▶ PAGE:
Thursday, 16 October 2014

no cash for bad news: former pm’s propaganda machine grinds to a halt

no cash for bad news: former pm’s propaganda machine grinds to a halt

niqash | Ibrahim Saleh 
he Baghdad papers: some were paid by the former PM to just write good things about him.
Media organizations that fostered close links with and, some say, published or broadcast propaganda, for Iraq’s former Prime Minister are finding that their funding has dried up. Analysts and other suitably qualified individuals who used to defend al-Maliki in the media are having the same problems.

While his bosses searched for a new investor, young Iraqi journalist Hussein Aslawi was forced to resign. As the search for extra funding went on, the satellite TV channel Aslawi worked for had decided to cut down on its number of staff.

“And I tendered my resignation because things just are not the same anymore,” explains Aslawi, who worked as a news editor. “All of this is happening because the channel’s administrators have strong links to [former Iraqi Prime Minister] Nouri al-Maliki. So this is the result of his election loss,” Aslawi notes.

The media organisation’s administrators had pinned all their hopes – and the future of their operating budget - on al-Maliki winning a third term. “And despite our warnings, they didn’t do anything to protect themselves in case al-Maliki lost,” Aslawi says. “That’s why things have gotten so bad.”

Shortly before the last general elections in Iraq, held at the end of April this year, Aslawi says the satellite channel, whose name he did not want to reveal for fear of repercussions, received a lot of money from al-Maliki and his allies from out of a special campaign budget. “The money was paid on the condition that the channel changed its policies and supported al-Maliki,” says the young journalist, who adds that he and his colleagues were all shocked when they heard about the deal.

▶ WHAT IS EXPECTED: Please say whether each statement agrees with the news article, answering yes or no and quoting the deciding words. 1. Aslawi worked as a news editor. 2. Aslawi revealed the name of the satellite channel. 3. The last general elections in Iraq were held at the end of April.

Items from a data source
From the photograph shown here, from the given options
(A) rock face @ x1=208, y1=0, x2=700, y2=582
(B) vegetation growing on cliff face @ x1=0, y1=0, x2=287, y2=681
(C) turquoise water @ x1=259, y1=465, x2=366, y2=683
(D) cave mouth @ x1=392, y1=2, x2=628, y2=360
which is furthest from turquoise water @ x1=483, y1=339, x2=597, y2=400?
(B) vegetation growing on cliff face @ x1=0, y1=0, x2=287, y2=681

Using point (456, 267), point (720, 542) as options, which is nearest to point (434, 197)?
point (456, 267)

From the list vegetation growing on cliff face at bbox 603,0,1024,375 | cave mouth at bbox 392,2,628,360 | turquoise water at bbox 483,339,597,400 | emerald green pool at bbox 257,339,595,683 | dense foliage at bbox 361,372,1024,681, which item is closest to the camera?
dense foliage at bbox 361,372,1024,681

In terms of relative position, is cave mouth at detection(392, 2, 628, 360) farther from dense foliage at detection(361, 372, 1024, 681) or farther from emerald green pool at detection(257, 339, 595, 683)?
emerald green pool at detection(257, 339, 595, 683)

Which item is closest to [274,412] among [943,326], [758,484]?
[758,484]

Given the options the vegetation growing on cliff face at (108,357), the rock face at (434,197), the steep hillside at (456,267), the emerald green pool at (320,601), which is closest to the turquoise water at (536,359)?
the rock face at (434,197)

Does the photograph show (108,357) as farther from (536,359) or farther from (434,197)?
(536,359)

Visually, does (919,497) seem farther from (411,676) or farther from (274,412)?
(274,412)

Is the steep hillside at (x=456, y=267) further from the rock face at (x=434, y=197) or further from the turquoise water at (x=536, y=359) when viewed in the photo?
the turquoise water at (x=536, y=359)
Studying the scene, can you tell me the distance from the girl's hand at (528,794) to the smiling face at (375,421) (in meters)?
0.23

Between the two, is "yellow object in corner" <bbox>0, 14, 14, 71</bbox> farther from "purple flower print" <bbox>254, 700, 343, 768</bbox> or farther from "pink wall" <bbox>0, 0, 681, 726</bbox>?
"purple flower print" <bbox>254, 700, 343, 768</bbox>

▶ FULL SOLUTION:
1. Yes: "explains Aslawi, who worked as a news editor."
2. No: "whose name he did not want to reveal for fear of repercussions"
3. Yes: "held at the end of April this year"